UN-Generalsekretär Guterres überreicht heute im Rahmen der offiziellen Feier den Bericht an die Staats- und Regierungschefs der UN-Mitgliedsstaaten. Gleichzeitig verabschiedet die UN-Generalversammlung eine politische Erklärung zur Zukunft des Vereinten Nationen.

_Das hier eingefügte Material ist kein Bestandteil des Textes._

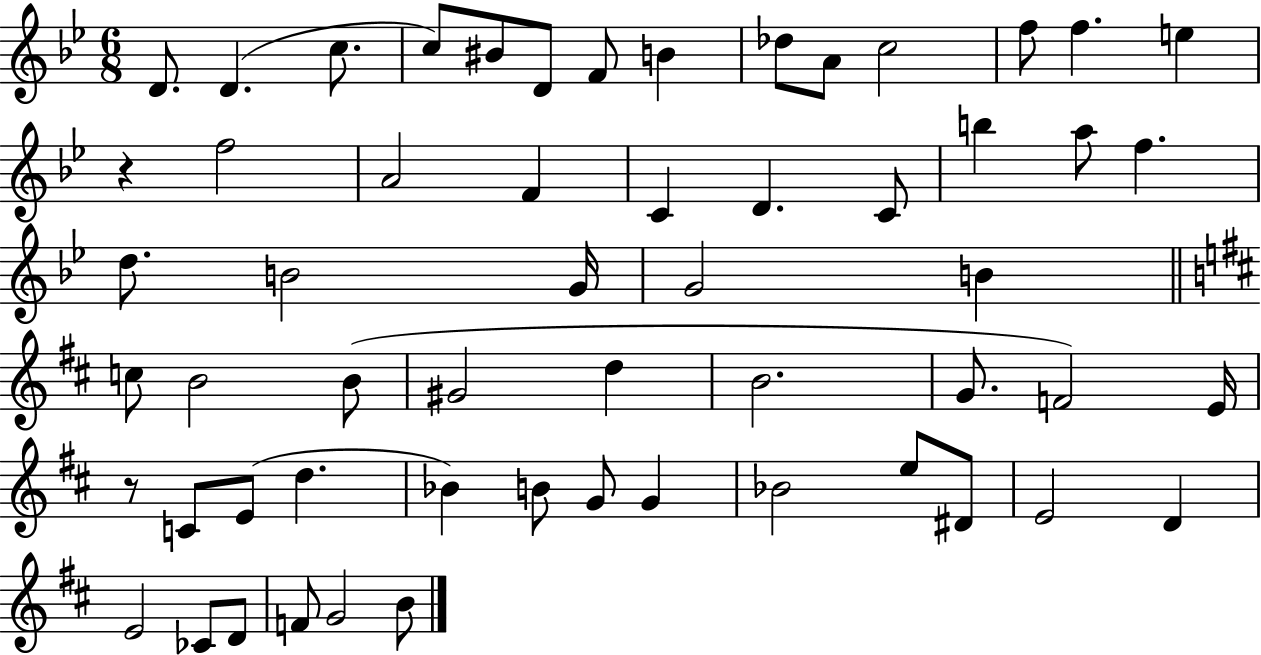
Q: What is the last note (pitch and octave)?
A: B4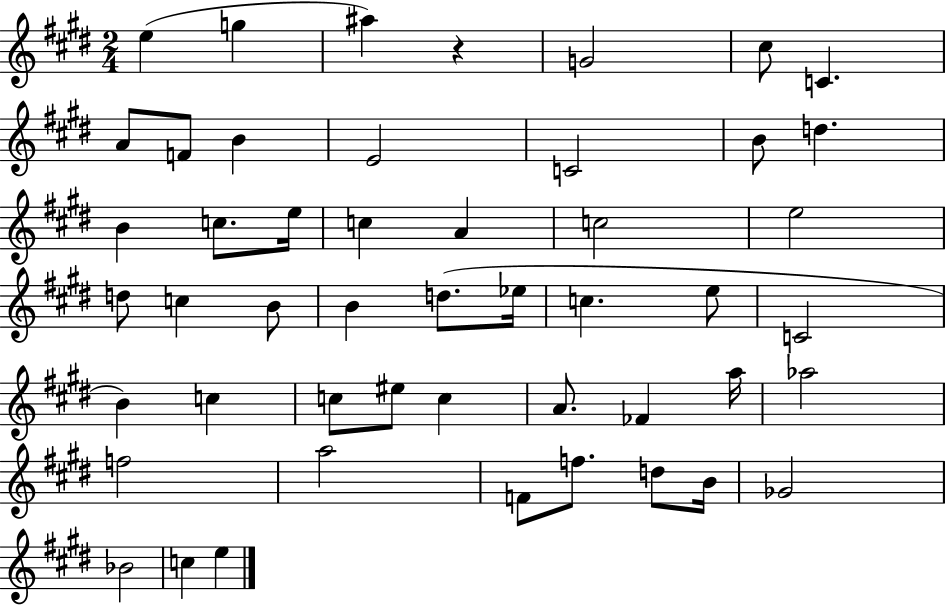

Heute ist Weltfriedenstag!
Der 21. September ist jährlich der „International Day of Peace“ der Vereinten Nationen. Das Motto in diesem Jahr lautet „Shaping Peace Together“ und rückt den Zusammenhalt während der Covid-19 Pandemie in den Fokus. Weltweit wird dazu aufgerufen, sich für die Förderung von Dialog einzusetzen und gemeinsam Frieden zu gestalten. Geschlossen stellen sich die Vereinten Nationen gegen Bestrebungen, Covid-19 für Diskriminierung und Hass zu instrumentalisieren. „Gemeinsam Frieden gestalten“ passt zu dem Ansatz, den die Robert Bosch Stiftung im Thema Frieden verfolgt: In unserer Förderung stehen inklusive, lokale Ansätze im Mittelpunkt. Wir verstehen darunter, dass Friedensprozesse maßgeblich von den Akteuren gestaltet werden, die am meisten von einem Konflikt betroffen sind.